The tutored students grew an average of 45.87 points from the first benchmark test to the last benchmark test, aligning more closely with the normed expected growth. Meanwhile, the tutored group’s end-of-the-year scores were lower than the non-tutored group and the norming sample, (M = 990.15), this average was still within one standard deviation of the normed sample (see Figure 4). Demonstrating further success, the percentile rank achieved between the tutored students expanded in a positive direction, with the end-of-the-year scores falling between the 2nd and 91st percentiles; the non-tutored group stayed in the 1st to 99th percentile ranges. Additionally, the slope of the growth lines shows that the tutored students grew at a faster rate than the non-tutored students, growing 4.766 points more per benchmark test. Figure 4 shows the two groups’ growth.
To answer our second research question, the outcomes of high-impact tutoring on mathematics achievement were positive. The fourth-grade students in the tutored group began and ended the year with scores lower than the national average and the non-tutored group; however, their growth rate was similar to the norm group and exceeded that of the non-tutored group (see Figure 3). Fifth-grade students in the tutored group demonstrated growth at a rate similar to the national average that exceeded the growth rate of the non-tutored group in our sample (see Figure 4).

4. Discussion

The results demonstrate that this pilot tutoring model positively impacted student achievement for those receiving tutoring. In three out of four groups (third-grade reading, fourth- and fifth-grade mathematics), students in the tutoring groups grew consistently at rates that exceeded their non-tutored peers. In the case of second-grade reading, the students who received tutoring services did not grow more than non-tutored students but still grew more than the national average assessed to create the scaled scores. These trends suggest that aligning the model design with prior research recommendations for high-impact tutoring regarding tutor selection and support (Nickow et al., 2024), group size (Nickow et al., 2020), recommended dosage, and alignment with core classroom instruction (Robinson et al., 2024) has led to similarly successful outcomes.
As the majority of tutoring research has evaluated early literacy (K-2) efforts (Nickow et al., 2024), this study adds to the literature on tutoring for students in the intermediate grades for both reading and mathematics. Partner educators used school data to determine a need for reading tutoring in grades 2–3 and mathematics in grades 4–5. Although these decisions were made to work in the context of district partners, the focus aligns with meta-analytical research that shows stronger effect sizes for reading tutoring for younger students (Vadasy et al., 2007).

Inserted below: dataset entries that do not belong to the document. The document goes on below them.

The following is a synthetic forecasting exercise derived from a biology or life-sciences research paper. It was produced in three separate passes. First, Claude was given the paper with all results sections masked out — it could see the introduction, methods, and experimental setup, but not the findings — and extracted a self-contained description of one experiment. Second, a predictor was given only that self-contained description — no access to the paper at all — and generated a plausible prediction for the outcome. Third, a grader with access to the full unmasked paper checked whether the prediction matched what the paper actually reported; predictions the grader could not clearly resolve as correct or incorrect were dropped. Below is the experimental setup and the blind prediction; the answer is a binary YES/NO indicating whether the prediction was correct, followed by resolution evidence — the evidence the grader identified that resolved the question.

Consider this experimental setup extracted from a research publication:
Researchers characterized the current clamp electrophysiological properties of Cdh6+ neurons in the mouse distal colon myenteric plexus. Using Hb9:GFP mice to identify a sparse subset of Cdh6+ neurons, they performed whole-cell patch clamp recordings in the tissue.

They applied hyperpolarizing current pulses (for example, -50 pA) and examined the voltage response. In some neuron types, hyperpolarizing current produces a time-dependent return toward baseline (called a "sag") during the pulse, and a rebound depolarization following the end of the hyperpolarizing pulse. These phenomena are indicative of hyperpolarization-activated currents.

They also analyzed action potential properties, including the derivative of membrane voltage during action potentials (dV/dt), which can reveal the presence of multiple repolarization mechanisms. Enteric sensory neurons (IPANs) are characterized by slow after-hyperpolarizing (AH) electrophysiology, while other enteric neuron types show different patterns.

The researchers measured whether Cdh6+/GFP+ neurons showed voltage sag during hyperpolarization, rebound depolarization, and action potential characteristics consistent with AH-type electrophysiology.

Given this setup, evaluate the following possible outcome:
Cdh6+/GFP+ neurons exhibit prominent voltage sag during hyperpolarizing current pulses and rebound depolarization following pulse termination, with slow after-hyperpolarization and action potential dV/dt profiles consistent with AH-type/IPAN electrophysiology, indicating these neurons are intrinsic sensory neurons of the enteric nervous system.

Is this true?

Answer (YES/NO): YES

4.1. Tutors’ Use of Evidence-Based Practices

Curriculum and pedagogical approach may have an impact on the efficacy of tutoring programs (Nickow et al., 2024). In our context, second- and third-grade teachers set different instructional focuses for tutors. Second-grade tutors were primarily assigned groups who needed additional practice with basic phonics skills. The lessons were based on the scripted curriculum provided to the whole class earlier in the day or week. Third-grade tutors had a wider range of skills to address in fluency, comprehension, and vocabulary. These lessons were also aligned with classroom high-quality instructional materials but reflected more varied teaching practices. Across grade levels, the tutors adjusted for individual and group needs, but these larger focus areas persisted. Previous research has indicated that tutors may experience tensions when navigating a need to implement heavily scripted intervention curricula with fidelity and also collaborate with classroom educators to ensure instructional alignment (Hallgren et al., 2017). These tensions may explain some of the differences in tutoring sessions between the second- and third-grade groups and, subsequently, their outcomes.
Regardless of grade level, the tutors implemented evidence-based practices including explicit instruction in word recognition (Foorman et al., 2016), fluency, vocabulary, and comprehension strategies (Vaughn et al., 2022). Reading tutoring programs that use explicit instruction in grades 2 and 3 have had significant effects when focused on basic phonics (Vadasy et al., 2007) and word study through more advanced structural analysis (Vadasy et al., 2006). There is some evidence that comprehension interventions and mixed-strategy interventions are more effective with students beyond first grade (Suggate, 2010). However, later studies complicate whether foundational skills or mixed-component interventions are more effective for second- and third-grade students (Denton et al., 2022).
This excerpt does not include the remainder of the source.